J'attendis qu'il s'éloigne avant de me précipiter pour détacher mon ami, essayant d'ignorer les instruments de torture ignobles qui se trouvaient sur le sol.
— Kairii-dono, lui murmurai-je en retirant son bâillon. C'est moi, Taito. Je suis venu pour vous sortir d'ici.
Il ne répondit rien, gardant la tête basse pendant tout le temps où je défaisais ses liens. Il avait l’air épuisé. Mais lorsque j'eus fini de détacher ses poignets, il posa sa main gauche sur mon sabre, les aiguilles encore plantées sous les ongles.
— Donne-moi ton arme, m'ordonna-t-il d'une voix aussi métallique que posée.
— Attendez, j'ai pas encore fini, répondis-je en m’affairant sur la corde qui pendait toujours autour de son cou.
Je n’osais pas le regarder.
Mais Kairii me poussa et se leva, l'une de mes épées, dégainée, à la main. Son kimono était encore ouvert, ce qui ne l’empêcha pas de se jeter sur la porte.
Je le laissai faire, résigné, le regardant mettre un premier coup d’épaule contre le bois de cyprès, puis un deuxième. Enfin la porte céda, et Kairii tomba nez à nez avec le garde stupéfait.
Ce dernier n’eut pas le temps de crier. Deux secondes après, il se retrouvait à genoux par terre, tentant de ramasser ses intestins à deux mains. Kairii remonta plutôt tranquillement au premier étage, et je suivis derrière lui. Il massacra tous les intendants qui croisèrent son chemin, puis ce fut le tour des premiers gardes. Les mignons un peu malins en profitèrent pour se faire la malle. Enfin, des renforts accoururent. Je me précipitais pour seconder mon ami, sabre au clair, alors qu’il continuait son inexorable et meurtrier parcours.

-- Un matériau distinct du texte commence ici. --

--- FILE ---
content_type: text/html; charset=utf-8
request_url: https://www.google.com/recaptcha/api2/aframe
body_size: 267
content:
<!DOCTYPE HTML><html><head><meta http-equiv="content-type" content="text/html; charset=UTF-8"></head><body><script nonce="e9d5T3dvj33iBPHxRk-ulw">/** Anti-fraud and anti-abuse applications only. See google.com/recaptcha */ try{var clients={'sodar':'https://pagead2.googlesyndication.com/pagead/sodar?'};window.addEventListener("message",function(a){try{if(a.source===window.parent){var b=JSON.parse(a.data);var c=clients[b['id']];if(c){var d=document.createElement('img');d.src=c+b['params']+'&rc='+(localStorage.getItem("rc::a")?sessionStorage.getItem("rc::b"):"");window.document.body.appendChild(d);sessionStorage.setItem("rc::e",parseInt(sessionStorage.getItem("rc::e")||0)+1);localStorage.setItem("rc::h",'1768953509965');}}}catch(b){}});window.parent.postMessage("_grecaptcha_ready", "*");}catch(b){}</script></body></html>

J'avais voulu opérer discrètement, mais je ne pouvais pas en vouloir à Kairii de laisser éclater sa rage. J'étais presque dans un état similaire moi-même. Je savais que plus rien ne serait comme avant : on nous avait volé notre innocence, à tous les deux. La soif de sang de mon ami allait réellement devenir inextinguible, et il allait s'enfoncer encore plus dans les ténèbres. Je n'avais plus le choix, maintenant. Soit je m'y jetais à ses côtés et déclarais la guerre au monde entier, soit je m'opposais à lui. Je décidais, provisoirement du moins, d'opter pour la première option. Je l'aidais donc alors qu'il massacrait allégrement, marchant derrière lui pour le seconder. Il était dans un tel état de transe meurtrière qu'il avait oublié toute prudence, se jetant au feu tête la première et sabre en avant. Le chaos créé par un départ d'incendie et la révolte des mignons qui voulaient profiter de la situation nous donnèrent un fier coup de main. Je suivais derrière, déterminé à ne pas perdre mon compagnon d'une semelle.
Malheureusement pour lui, le jeune seigneur Otsuki rentra de son escapade au quartier réservé avant le petit matin. Sans aucune escorte. Parfois, le destin ne tient qu’à un fil, comme si les dieux et les bouddhas se jouaient de nous… Kairii et lui tombèrent nez à nez, au détour d'un couloir.